We discuss the histopathologic, immuno-histochemical, cytogenetic features, treatment and behavior of 3 cases of primary MALT lymphoma oral cavity along with review of literature.
The age ranged from 40 to 57 years (male to female ratio = 2:1). The sites involved were hard palate, bilateral gingivobuccal sulcus and right buccal mucosa. The most common histology was centrocyte-like (2 cases). Lymphoepithelial lesions were absent. On immunohistochemistry, all tumors showed diffuse strong CD20 and bcl2 expression with strong and diffuse MNDA staining in one case. IgH; MALT1 translocation was not seen in any of these cases. One patient received local radiotherapy, one received steroids; while the case 3 received RCHOP (Rituximab, cyclophosphamide, hydroxydaunorubicin hydrochloride, vincristine and prednisone) chemotherapy. Two patients had complete remission while one had recurrence.

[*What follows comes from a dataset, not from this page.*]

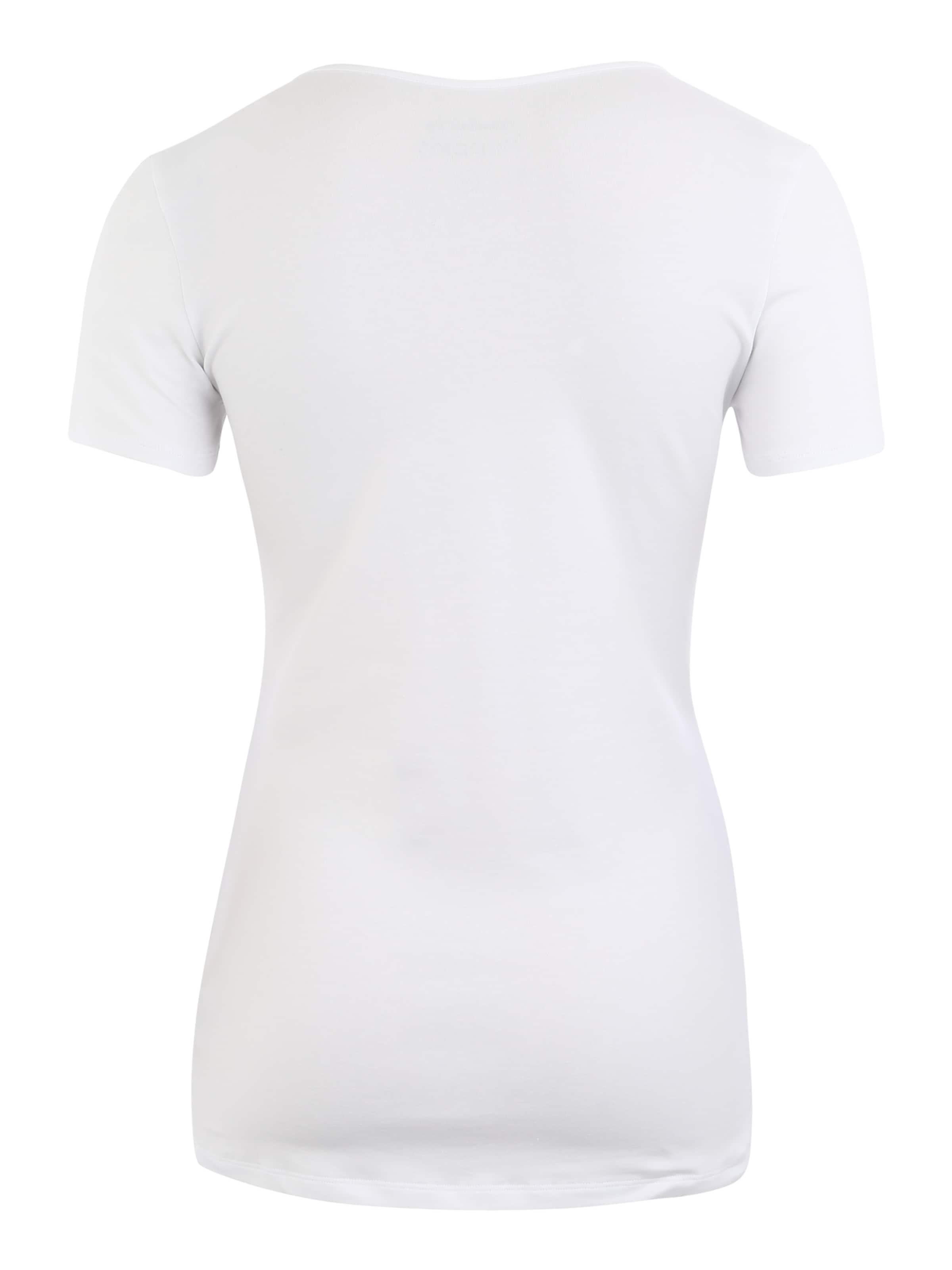 Weiß T Noppies In shirt 'berlin' n8myNwv0O
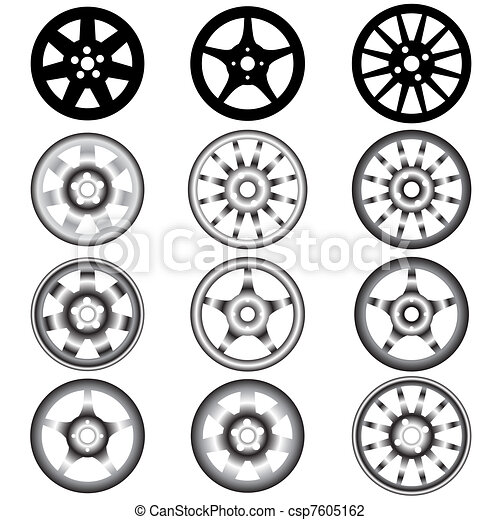automotive wheel with alloy wheels  - csp7605162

MALT lymphoma of oral cavity shows a wide spectrum of morphology with presence of transformed cells, that may lead to misdiagnosis of DLBL. Treatment guidelines are not well established but a tendency to excise MALT lymphomas of oral cavity has been observed. Nevertheless, MALT lymphoma of oral cavity appears to be an indolent disease.
口腔黏膜相关淋巴组织(MALT)淋巴瘤的诊断具有挑战性。MALT 淋巴瘤与反应性淋巴增生在组织病理学、免疫组织化学和分子特征上有很大的重叠。文献中仅有少数口腔原发性 MALT 淋巴瘤的病例报告。
我们讨论了 3 例口腔原发性 MALT 淋巴瘤的组织病理学、免疫组织化学、细胞遗传学特征、治疗和行为,并对文献进行了回顾。
年龄在 40 岁至 57 岁之间(男女比例为 2:1)。受累部位为硬腭、双侧龈颊沟和右侧颊黏膜。最常见的组织学类型为中心细胞样(2 例)。淋巴上皮病变缺失。免疫组织化学显示,所有肿瘤均弥漫性强表达 CD20 和 bcl2,1 例弥漫性强表达 MNDA。这些病例均未观察到 IgH;MALT1 易位。1 例患者接受局部放疗,1 例患者接受类固醇治疗;而第 3 例患者接受 RCHOP(利妥昔单抗、环磷酰胺、盐酸多柔比星、长春新碱和泼尼松)化疗。2 例患者完全缓解,1 例患者复发。
口腔 MALT 淋巴瘤表现出广泛的形态学特征,存在转化细胞,可能导致 DLBL 的误诊。治疗指南尚未建立,但观察到倾向于切除口腔 MALT 淋巴瘤。然而,口腔 MALT 淋巴瘤似乎是一种惰性疾病。